Let’s look on the bright side. Brazil’s stock market has been clawing its way up since at least the start of the year. In the months to May 11, the Ibovespa index had risen by 14.3%. Even the ordinary shares of scandal-hit Petroleo Brasileiro, known as Petrobras, had shot up 53%.
The turnaround in the Ibovespa, the main stock index, comes against a background of a much-welcomed battle against inflation. Brazil’s inflation rate is about 8%, above the official tolerance level of 6.5%. The benchmark Selic interest rate, held static at 11% for much of 2014, started to rise in October and stood at 13.25% in May 2015, with no sign of easing.

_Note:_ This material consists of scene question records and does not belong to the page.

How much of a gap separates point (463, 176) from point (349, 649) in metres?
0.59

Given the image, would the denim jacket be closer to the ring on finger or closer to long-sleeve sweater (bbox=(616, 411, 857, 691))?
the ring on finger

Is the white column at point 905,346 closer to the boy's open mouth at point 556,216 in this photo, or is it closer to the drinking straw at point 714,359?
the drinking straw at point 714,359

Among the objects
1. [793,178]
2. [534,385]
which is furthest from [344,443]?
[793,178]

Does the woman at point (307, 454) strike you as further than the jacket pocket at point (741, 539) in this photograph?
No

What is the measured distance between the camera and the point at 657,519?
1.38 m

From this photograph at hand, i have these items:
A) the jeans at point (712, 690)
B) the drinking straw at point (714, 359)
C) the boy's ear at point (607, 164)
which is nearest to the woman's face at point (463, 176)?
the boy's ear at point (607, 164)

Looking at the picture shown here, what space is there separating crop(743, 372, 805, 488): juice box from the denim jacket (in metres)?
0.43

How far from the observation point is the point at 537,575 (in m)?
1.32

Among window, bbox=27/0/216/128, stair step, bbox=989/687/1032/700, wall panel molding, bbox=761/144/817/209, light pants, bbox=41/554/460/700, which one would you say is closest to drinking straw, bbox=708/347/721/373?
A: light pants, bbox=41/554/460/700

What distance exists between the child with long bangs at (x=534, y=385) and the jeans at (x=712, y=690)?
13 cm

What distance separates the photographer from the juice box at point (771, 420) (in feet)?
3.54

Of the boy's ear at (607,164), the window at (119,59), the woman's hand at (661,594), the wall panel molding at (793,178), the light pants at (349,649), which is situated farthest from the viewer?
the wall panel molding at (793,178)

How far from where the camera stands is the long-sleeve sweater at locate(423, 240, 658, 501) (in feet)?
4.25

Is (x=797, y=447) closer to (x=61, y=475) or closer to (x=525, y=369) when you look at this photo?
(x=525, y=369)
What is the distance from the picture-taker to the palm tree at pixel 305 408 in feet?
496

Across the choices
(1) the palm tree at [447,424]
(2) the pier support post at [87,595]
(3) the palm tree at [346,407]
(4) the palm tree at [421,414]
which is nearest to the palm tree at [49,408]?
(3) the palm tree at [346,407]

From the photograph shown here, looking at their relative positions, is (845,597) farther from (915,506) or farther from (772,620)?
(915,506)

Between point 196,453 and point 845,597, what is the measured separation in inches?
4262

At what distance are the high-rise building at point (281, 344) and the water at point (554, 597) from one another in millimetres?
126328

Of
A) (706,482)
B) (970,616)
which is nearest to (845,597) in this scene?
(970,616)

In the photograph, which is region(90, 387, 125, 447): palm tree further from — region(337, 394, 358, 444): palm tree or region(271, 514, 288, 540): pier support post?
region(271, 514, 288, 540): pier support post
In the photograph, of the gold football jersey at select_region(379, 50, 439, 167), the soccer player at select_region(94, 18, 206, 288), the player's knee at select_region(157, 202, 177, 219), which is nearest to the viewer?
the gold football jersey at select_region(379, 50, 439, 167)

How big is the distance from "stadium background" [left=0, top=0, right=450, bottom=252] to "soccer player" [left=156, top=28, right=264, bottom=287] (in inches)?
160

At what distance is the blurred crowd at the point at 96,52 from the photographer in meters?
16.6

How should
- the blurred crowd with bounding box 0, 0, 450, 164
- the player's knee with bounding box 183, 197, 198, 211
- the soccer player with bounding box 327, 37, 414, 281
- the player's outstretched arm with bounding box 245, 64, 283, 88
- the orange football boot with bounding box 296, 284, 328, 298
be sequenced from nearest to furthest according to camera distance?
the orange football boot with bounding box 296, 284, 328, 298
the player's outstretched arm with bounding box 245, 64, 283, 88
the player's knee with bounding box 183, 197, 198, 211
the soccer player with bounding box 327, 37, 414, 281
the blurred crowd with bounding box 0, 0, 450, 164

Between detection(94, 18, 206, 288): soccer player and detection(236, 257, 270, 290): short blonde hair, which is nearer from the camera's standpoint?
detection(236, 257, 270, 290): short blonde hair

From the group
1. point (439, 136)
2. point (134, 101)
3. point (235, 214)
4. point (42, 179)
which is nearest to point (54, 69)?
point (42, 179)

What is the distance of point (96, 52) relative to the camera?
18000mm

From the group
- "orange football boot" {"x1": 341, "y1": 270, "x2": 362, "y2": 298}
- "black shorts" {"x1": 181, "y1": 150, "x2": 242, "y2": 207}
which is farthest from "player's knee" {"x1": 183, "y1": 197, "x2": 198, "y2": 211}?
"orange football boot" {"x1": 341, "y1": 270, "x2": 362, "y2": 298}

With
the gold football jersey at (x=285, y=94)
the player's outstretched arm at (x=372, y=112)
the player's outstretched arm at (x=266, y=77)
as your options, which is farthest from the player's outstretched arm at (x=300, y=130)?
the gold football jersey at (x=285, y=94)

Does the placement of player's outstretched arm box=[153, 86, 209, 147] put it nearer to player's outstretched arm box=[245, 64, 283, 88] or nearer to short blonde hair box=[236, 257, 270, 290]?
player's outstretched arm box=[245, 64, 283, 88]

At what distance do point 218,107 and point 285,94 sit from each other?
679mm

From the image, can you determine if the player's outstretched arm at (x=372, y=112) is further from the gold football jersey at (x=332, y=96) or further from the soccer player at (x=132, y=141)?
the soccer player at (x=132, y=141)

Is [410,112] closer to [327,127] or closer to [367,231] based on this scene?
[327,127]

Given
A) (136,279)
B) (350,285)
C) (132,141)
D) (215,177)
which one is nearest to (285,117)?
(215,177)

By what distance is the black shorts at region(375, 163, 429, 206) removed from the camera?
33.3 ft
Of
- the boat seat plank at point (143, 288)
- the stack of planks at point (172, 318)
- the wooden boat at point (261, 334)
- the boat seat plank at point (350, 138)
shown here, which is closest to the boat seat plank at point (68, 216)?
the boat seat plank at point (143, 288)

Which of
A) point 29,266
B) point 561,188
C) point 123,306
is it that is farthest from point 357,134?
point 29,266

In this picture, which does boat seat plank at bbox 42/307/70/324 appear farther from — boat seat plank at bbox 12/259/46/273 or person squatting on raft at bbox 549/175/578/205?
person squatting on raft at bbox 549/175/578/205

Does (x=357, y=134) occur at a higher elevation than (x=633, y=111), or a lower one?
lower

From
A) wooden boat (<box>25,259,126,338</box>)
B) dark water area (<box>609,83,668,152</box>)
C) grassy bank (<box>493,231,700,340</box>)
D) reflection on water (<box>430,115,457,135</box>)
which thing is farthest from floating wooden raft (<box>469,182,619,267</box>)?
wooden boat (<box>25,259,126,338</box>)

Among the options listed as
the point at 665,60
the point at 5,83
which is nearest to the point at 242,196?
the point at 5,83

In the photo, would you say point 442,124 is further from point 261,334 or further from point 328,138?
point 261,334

Fernando Honorato Barbosa, chief economist at Bradesco Asset Management (Bram), a Brazil-based fund house, says policy mismanagement landed Brazil in this situation, where high inflation and low growth are leading to recession. But he also thinks the economy is headed for a faster-than-average recovery.
“The inflation rate is not such a big risk any longer because GDP is very low and the unemployment rate is rising, meaning inflation will probably be tamed,” he says.
Unemployment in March stood at 6.2% of the working-age population.
Honorato acknowledges that Bradesco’s positive view is “out of consensus”, however.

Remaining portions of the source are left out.